Demonstracja, którą zorganizowano przy okazji targów rolno-żywnościowych Gruene Woche (Zielony Tydzień), odbyła się pod wieloznacznym hasłem "Wir haben satt" (może oznaczać zarówno "jesteśmy syci", jak i "mamy po dziurki w nosie"). Wzięło w niej udział 50 tys. osób. W kolumnie jechało też kilkadziesiąt traktorów.
Uczestnicy demonstracji sprzeciwiają się hodowli zwierząt na masową skalę, żywności genetycznie modyfikowanej oraz umowie o wolnym handlu z USA. Domagają się hodowli zwierząt dostosowanej do specyfiki danego gatunku, uczciwych zasad handlu żywnością i sprawiedliwych cen na produkty rolnicze.
Protestujący przeszli ulicami Berlina pod siedzibę Angeli Merkel - urząd kanclerski.
"Należy skończyć z pompowaniem antybiotyków w zwierzęta"
Międzynarodowe Targi Rolno-Spożywcze w Berlinie rozpoczęły się w piątek. W organizowanej po raz 80. największej tego rodzaju imprezie na świecie bierze udział 1658 wystawców z 68 krajów, w tym z Polski. Tematami wiodącymi tegorocznej edycji targów są hodowla zwierząt zgodnie z warunkami życia właściwymi dla danego gatunku, zdrowa żywność oraz implikacje planowanej umowy o wolnym handlu UE-USA dla rolnictwa w Europie.
Organizacje ochrony środowiska i organizacje rolników obawiają się przeniesienia do Europy amerykańskiego modelu rolnictwa zdominowanego przez produkcję na skalę masową, co może spowodować upadek małych gospodarstw rodzinnych, odgrywających dużą rolę w rolnictwie niemieckim.
Niemiecki minister rolnictwa Christian Schmidt bronił umowy ze Stanami Zjednoczonymi. Jego zdaniem umowa stwarza szanse na przeniesienie europejskich i niemieckich standardów żywnościowych na rynek amerykański. Za arogancki uznał pogląd popularny w Europie, że Amerykanie "jedzą wszystko, co biega po ulicy".

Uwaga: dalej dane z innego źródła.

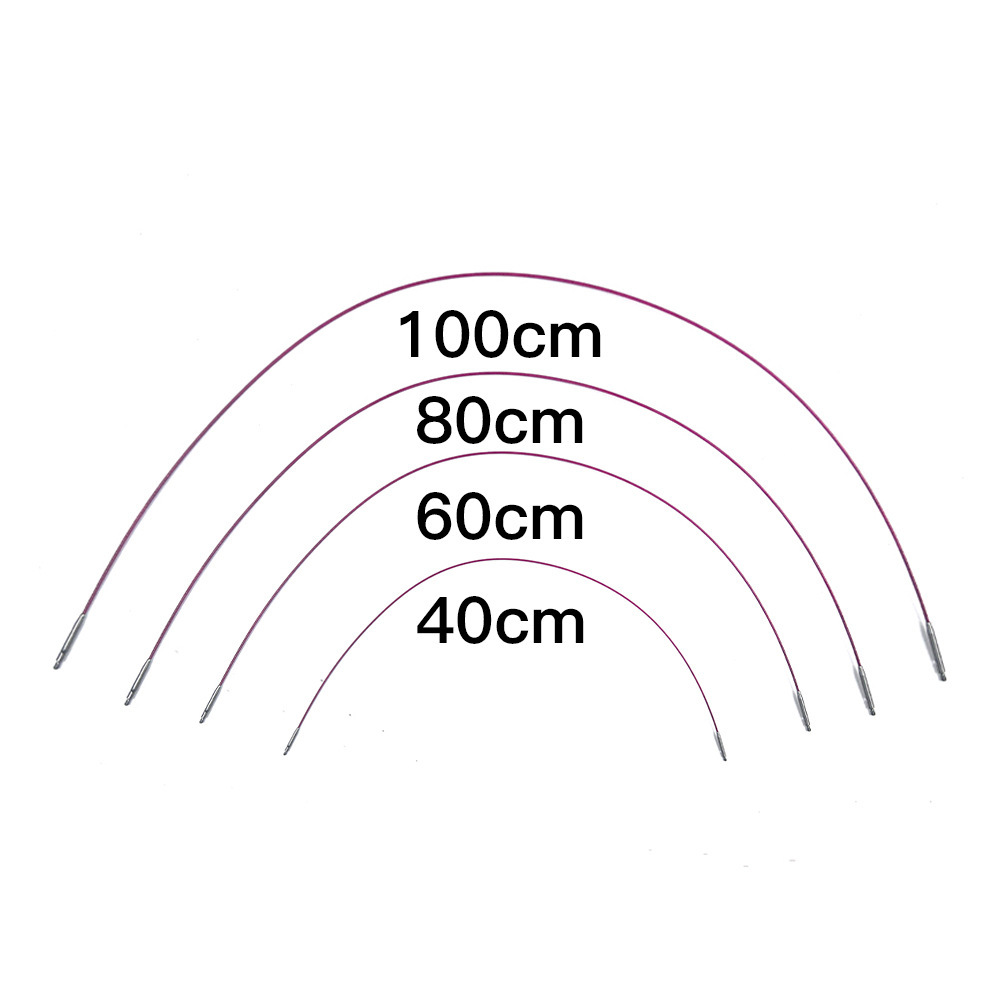 Herramienta de tejido Acero inoxidable 304 Política desmontable Aguja de anillo cuadrado Aguja desmontable de cubo 9 PU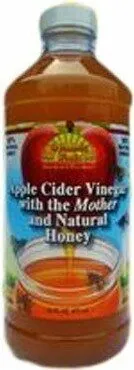 Apple cider vinegar with the mother and natural honey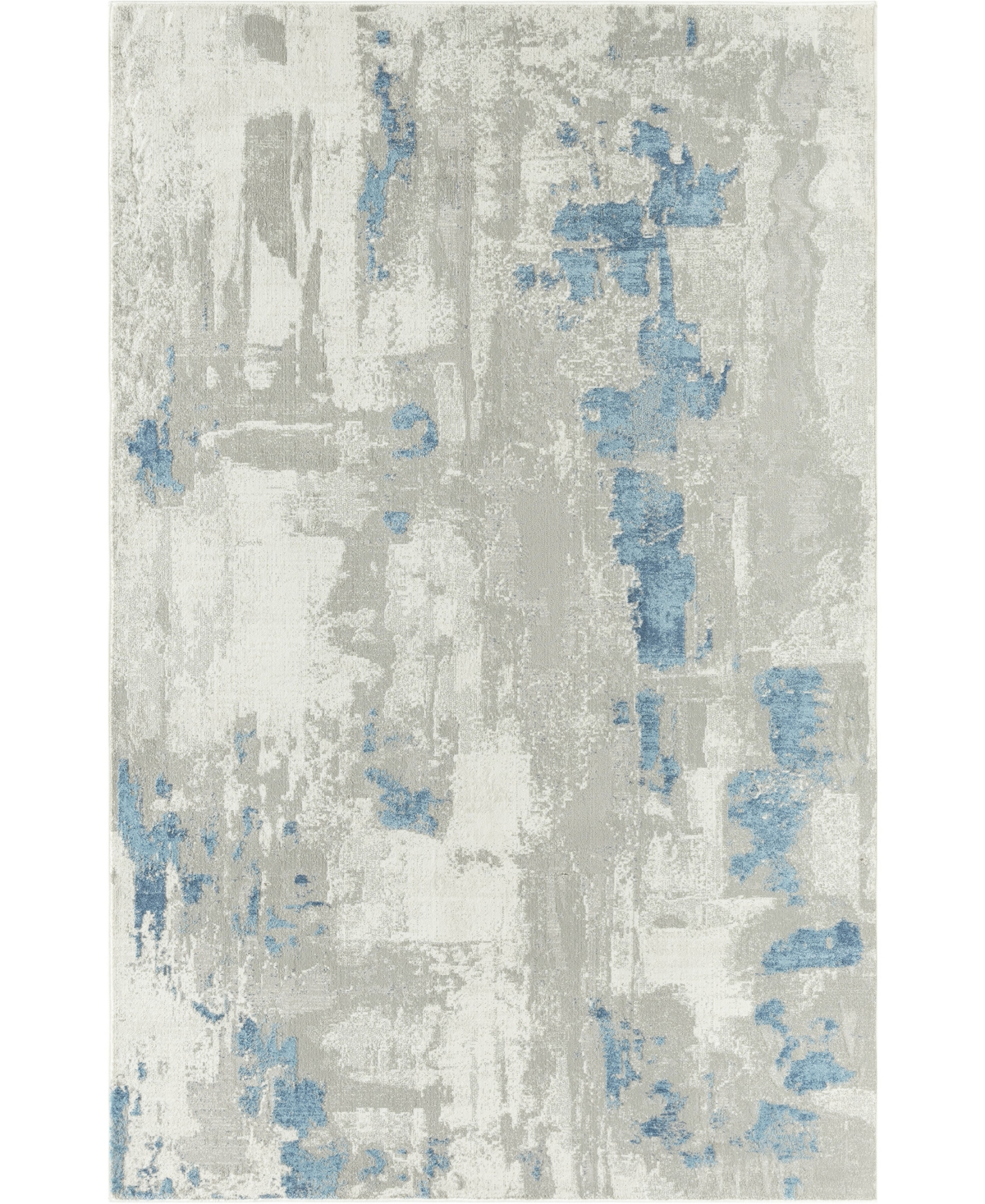 Lr Home Felicity FLY81779 5' x 7'6in Area Rug - Gray, Blue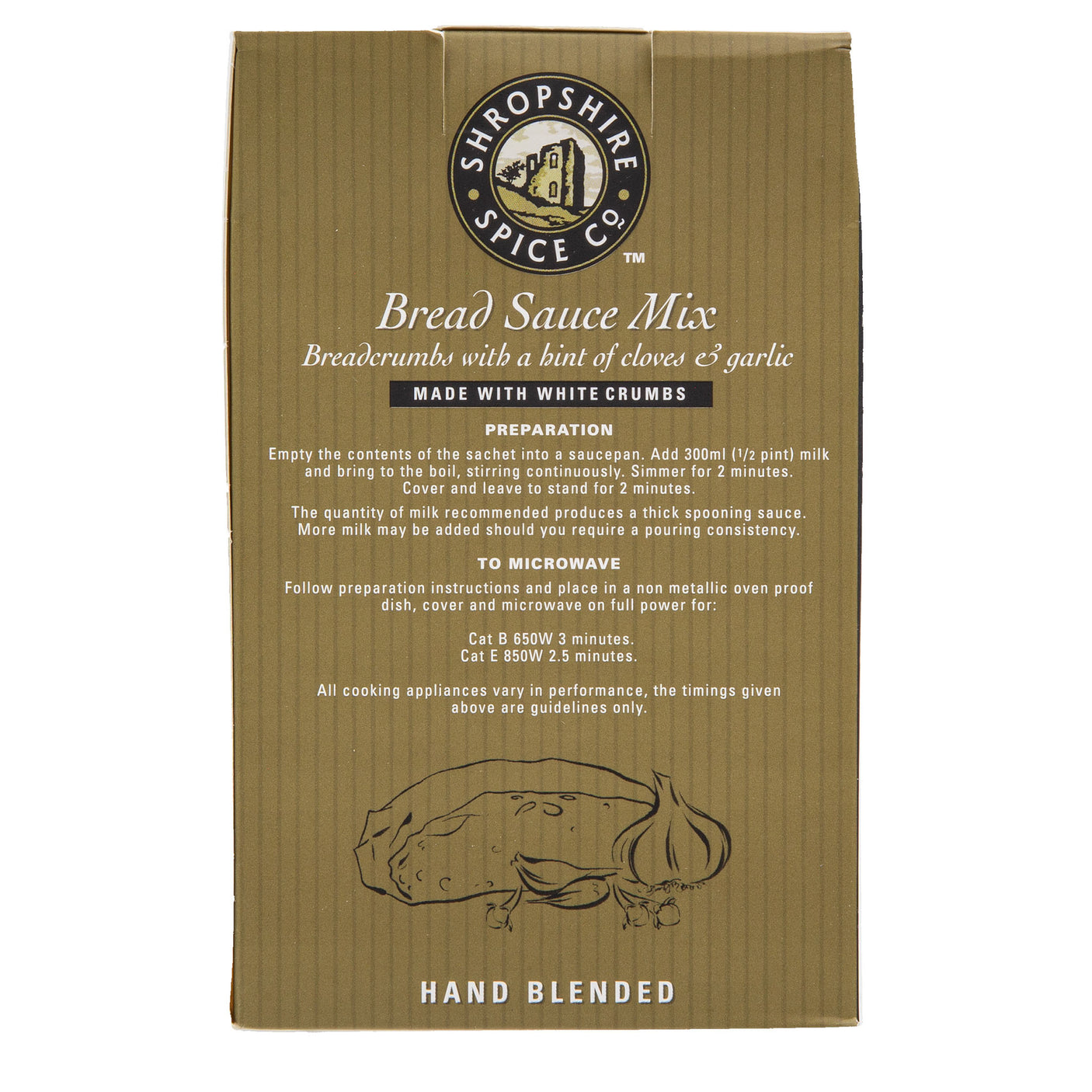 Shropshire Spice Co - Bread Sauce Mix 140g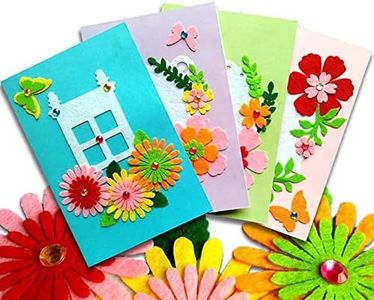 Card Making Kits DIY Handmade Greeting Card Kits for Kids, Christmas Card Folded Cards and Matching Envelopes Thank You Card Art Crafts Crafty Set Gifts for Girls Boys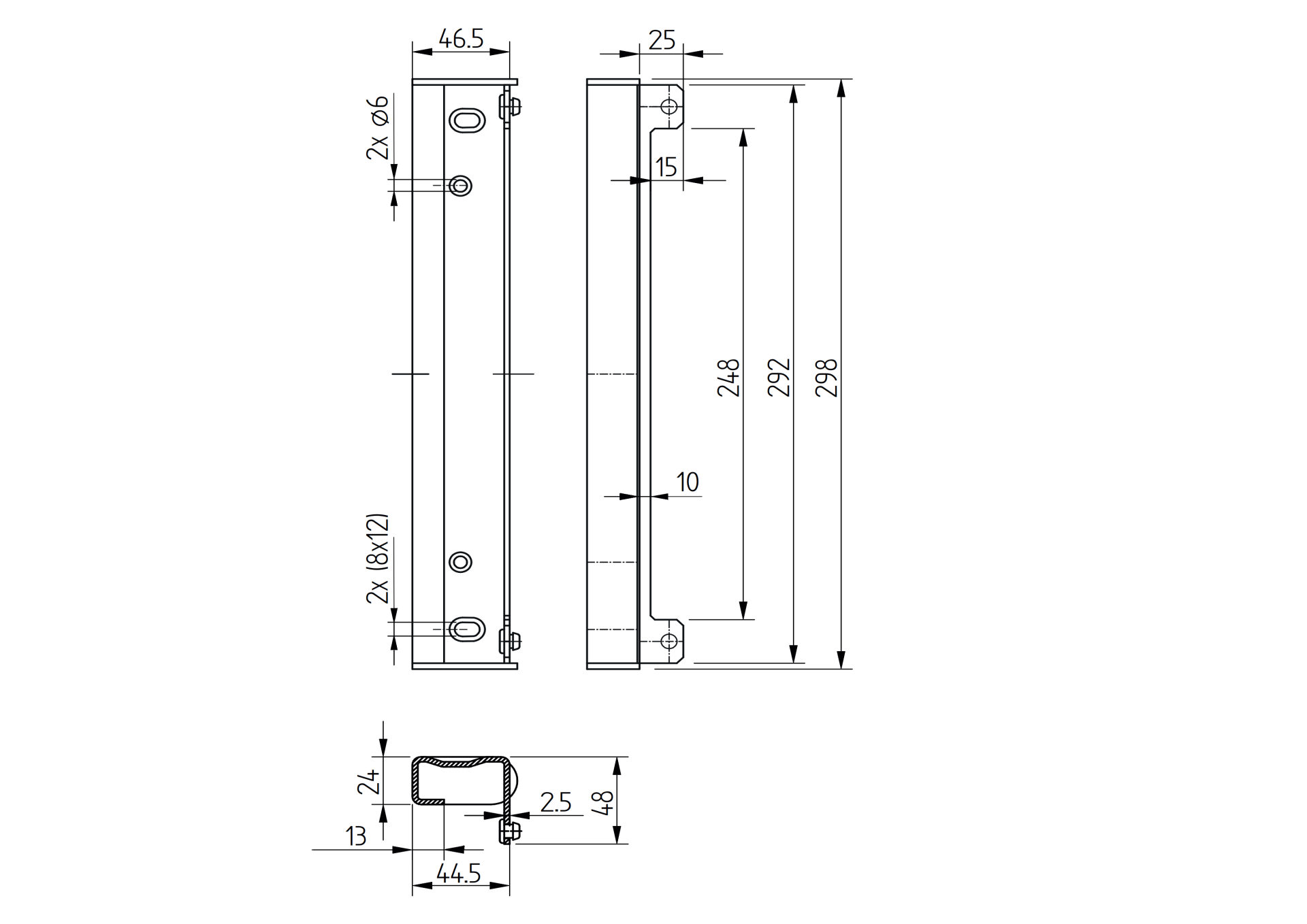 Toranschlag Stahl verzinkt universal 40x30 mm-89-11B162U45X45-A.4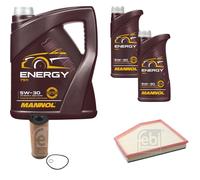 FEBI BILSTEIN Controllo Set 7L MANNOL Energy 5W-30 Per BMW 5er Touring E61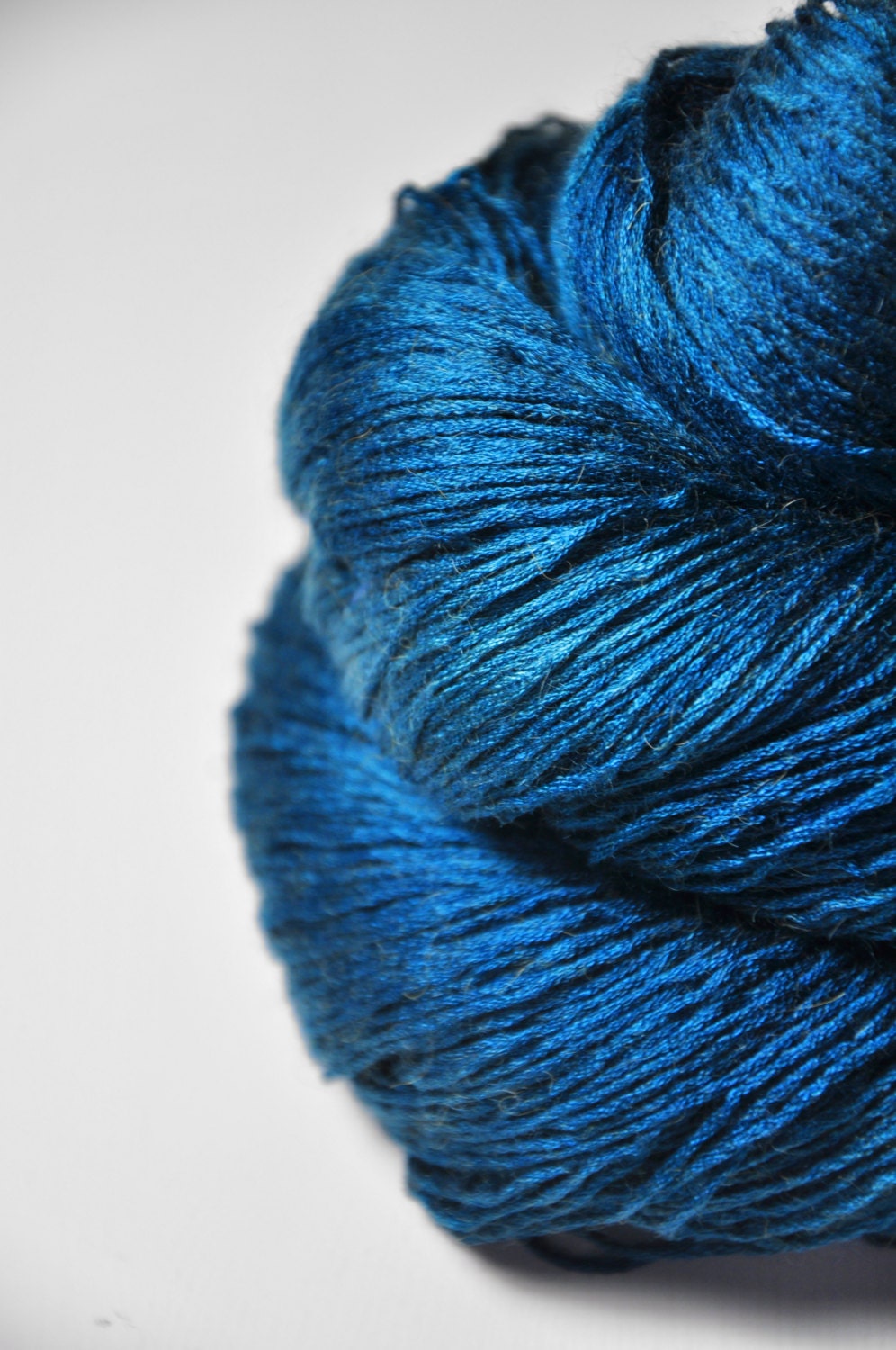 Floating in the blue ocean  - Silk/BabyCamel lace weight - LIMITED EDITION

Postulaty demonstrantów popiera opozycyjna partia Zieloni. Szefowa klubu parlamentarnego tej partii Katrin Goering-Eckardt wezwała do zmiany myślenia o produkcji mięsa. - Każde zwierzę hodowlane powinno mieć zagwarantowaną pewną przestrzeń, należy skończyć z pompowaniem antybiotyków w zwierzęta - powiedziała parlamentarzystka Zielonych.
Komisarz Unii Europejskiej do spraw rolnictwa Phil Hogan opowiedział się za europejską dyrektywą mającą skuteczniej chroni konsumentów przed oszukaną żywnością ekologiczną.